> Problem
Take the line that contains "How great a" as the first and the last line of the material as the final one; set down exactly the lines in that span.

> Records for processing

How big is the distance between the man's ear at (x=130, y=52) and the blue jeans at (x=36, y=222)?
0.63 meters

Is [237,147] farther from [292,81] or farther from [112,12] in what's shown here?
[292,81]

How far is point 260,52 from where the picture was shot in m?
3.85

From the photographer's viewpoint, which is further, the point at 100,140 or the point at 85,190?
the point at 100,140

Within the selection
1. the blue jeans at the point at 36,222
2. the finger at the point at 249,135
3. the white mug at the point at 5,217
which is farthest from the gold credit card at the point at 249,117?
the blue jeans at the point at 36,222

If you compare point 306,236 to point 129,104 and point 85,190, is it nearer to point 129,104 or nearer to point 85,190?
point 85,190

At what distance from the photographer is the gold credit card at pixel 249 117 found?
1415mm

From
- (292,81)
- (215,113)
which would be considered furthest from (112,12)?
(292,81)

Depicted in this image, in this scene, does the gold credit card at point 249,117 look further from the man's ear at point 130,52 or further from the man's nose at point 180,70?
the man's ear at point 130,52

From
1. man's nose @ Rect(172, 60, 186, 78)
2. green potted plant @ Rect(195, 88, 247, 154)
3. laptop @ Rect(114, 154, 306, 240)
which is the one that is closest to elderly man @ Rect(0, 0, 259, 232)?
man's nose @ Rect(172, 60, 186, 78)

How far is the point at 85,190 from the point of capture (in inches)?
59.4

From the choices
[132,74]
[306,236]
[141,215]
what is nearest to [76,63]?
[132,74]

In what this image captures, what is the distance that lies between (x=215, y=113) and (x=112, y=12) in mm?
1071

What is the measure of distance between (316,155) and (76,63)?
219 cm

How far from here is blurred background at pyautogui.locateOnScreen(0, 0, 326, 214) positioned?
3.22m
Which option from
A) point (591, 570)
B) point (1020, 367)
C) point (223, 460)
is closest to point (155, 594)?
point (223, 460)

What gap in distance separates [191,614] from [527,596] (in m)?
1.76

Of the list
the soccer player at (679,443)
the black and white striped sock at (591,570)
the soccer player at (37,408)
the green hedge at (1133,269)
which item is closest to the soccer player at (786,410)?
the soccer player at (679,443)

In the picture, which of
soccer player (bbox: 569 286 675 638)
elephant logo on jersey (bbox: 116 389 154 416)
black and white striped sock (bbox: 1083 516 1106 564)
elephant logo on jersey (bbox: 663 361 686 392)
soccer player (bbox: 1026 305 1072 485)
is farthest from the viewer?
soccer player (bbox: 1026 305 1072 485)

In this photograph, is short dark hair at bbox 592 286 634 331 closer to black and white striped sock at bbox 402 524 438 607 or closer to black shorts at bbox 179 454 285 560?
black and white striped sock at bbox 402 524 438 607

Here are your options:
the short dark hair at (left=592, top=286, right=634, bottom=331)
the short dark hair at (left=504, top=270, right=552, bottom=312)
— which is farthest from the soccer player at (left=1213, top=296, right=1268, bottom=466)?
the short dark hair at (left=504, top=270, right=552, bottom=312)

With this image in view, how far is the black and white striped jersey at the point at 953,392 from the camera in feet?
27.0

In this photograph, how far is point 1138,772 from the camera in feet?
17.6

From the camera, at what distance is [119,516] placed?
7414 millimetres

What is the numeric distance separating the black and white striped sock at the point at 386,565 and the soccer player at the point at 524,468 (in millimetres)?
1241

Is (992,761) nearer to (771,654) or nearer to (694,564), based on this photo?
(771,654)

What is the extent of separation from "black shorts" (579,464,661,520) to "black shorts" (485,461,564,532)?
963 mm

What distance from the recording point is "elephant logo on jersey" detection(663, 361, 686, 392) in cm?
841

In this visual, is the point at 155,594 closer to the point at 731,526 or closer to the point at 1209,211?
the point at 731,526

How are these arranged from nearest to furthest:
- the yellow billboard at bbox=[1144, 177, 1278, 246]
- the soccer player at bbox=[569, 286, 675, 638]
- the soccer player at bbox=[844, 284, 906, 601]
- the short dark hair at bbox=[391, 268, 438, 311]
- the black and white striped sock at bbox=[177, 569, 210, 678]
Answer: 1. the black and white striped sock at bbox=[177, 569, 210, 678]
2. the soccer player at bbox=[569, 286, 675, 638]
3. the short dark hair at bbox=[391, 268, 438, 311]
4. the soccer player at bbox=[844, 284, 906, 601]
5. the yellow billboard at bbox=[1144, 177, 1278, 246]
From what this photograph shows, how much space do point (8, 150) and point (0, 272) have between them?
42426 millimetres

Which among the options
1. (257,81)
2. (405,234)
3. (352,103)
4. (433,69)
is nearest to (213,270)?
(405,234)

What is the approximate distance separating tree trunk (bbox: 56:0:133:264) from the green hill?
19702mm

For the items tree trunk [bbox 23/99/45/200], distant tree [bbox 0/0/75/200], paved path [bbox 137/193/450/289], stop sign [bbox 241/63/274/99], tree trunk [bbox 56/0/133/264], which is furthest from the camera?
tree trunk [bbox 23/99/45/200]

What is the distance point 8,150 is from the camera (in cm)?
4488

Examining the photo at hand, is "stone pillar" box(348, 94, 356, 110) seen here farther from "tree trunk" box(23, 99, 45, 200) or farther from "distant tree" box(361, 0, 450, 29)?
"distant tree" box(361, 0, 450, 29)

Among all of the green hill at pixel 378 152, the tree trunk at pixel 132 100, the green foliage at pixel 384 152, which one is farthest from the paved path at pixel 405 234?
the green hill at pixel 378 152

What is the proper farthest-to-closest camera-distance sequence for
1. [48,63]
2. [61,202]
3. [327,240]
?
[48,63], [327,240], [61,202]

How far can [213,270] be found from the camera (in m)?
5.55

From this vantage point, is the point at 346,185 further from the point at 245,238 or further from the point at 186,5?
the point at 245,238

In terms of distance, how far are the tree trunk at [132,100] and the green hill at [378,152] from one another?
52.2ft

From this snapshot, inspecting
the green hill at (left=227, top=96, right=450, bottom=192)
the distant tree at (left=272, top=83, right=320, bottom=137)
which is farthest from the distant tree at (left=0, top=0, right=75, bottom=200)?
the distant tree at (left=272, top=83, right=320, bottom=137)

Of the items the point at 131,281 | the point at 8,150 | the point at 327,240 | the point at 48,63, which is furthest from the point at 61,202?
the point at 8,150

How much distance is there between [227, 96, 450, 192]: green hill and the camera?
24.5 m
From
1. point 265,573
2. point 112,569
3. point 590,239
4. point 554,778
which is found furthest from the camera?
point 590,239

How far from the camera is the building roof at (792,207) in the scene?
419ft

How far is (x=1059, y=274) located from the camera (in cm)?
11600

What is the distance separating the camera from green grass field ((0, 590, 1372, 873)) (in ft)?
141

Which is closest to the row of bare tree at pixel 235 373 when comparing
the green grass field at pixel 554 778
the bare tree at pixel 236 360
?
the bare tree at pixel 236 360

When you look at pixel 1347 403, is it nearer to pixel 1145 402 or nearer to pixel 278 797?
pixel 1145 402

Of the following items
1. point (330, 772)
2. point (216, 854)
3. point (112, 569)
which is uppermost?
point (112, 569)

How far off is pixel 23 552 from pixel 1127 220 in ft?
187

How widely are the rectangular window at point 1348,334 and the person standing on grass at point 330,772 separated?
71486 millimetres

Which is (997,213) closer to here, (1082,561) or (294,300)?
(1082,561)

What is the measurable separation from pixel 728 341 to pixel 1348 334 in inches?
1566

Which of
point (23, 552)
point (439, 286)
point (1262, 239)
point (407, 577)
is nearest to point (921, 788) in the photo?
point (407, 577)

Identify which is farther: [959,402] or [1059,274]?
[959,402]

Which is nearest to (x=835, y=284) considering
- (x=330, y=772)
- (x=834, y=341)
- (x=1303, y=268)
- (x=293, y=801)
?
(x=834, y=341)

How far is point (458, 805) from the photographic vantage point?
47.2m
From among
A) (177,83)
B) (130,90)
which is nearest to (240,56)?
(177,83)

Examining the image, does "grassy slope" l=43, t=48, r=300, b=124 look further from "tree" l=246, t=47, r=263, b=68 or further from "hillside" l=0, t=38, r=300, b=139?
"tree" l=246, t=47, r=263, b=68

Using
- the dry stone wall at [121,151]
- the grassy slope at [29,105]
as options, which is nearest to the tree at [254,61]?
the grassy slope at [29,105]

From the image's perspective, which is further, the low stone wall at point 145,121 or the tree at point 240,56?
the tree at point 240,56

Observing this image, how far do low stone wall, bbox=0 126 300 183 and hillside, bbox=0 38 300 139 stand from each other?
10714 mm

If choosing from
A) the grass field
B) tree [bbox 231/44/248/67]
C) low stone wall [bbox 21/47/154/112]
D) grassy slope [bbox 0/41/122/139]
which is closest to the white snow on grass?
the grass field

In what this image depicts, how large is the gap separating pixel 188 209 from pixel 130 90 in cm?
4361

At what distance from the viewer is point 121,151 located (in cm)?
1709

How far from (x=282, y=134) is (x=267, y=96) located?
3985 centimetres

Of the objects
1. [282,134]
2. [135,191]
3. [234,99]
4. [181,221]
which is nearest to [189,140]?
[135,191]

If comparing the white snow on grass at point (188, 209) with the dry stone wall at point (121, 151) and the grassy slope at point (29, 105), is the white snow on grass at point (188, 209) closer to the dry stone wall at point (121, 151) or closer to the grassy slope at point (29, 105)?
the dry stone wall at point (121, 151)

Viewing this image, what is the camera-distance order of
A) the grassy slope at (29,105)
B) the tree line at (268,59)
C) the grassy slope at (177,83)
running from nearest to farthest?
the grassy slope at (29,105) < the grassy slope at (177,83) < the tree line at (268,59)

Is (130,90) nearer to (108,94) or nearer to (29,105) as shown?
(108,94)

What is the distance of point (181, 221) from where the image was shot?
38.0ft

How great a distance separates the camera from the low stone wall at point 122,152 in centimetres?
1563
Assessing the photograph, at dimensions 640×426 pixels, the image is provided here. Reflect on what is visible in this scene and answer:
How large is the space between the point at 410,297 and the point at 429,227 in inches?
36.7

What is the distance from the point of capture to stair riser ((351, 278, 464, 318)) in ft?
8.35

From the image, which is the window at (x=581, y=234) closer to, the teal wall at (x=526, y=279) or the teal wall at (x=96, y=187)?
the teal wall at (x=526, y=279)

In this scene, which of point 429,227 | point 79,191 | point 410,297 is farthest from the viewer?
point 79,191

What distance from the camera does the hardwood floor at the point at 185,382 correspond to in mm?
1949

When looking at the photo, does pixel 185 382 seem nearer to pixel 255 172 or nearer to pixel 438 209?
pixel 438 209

> The result
How great a distance separates the camera from the low stone wall at point 122,152 in centimetres?
1563
Assessing the photograph, at dimensions 640×426 pixels, the image is provided here. Reflect on what is visible in this scene and answer:
How large is the space between the point at 410,297 and the point at 429,227 in inches?
36.7

What is the distance from the point of capture to stair riser ((351, 278, 464, 318)) in ft?
8.35

From the image, which is the window at (x=581, y=234) closer to, the teal wall at (x=526, y=279) or the teal wall at (x=96, y=187)?
the teal wall at (x=526, y=279)

In this scene, which of point 429,227 | point 79,191 | point 410,297 is farthest from the viewer?
point 79,191

What distance from the camera does the hardwood floor at the point at 185,382 correspond to in mm?
1949

When looking at the photo, does pixel 185 382 seem nearer to pixel 255 172 or nearer to pixel 438 209?
pixel 438 209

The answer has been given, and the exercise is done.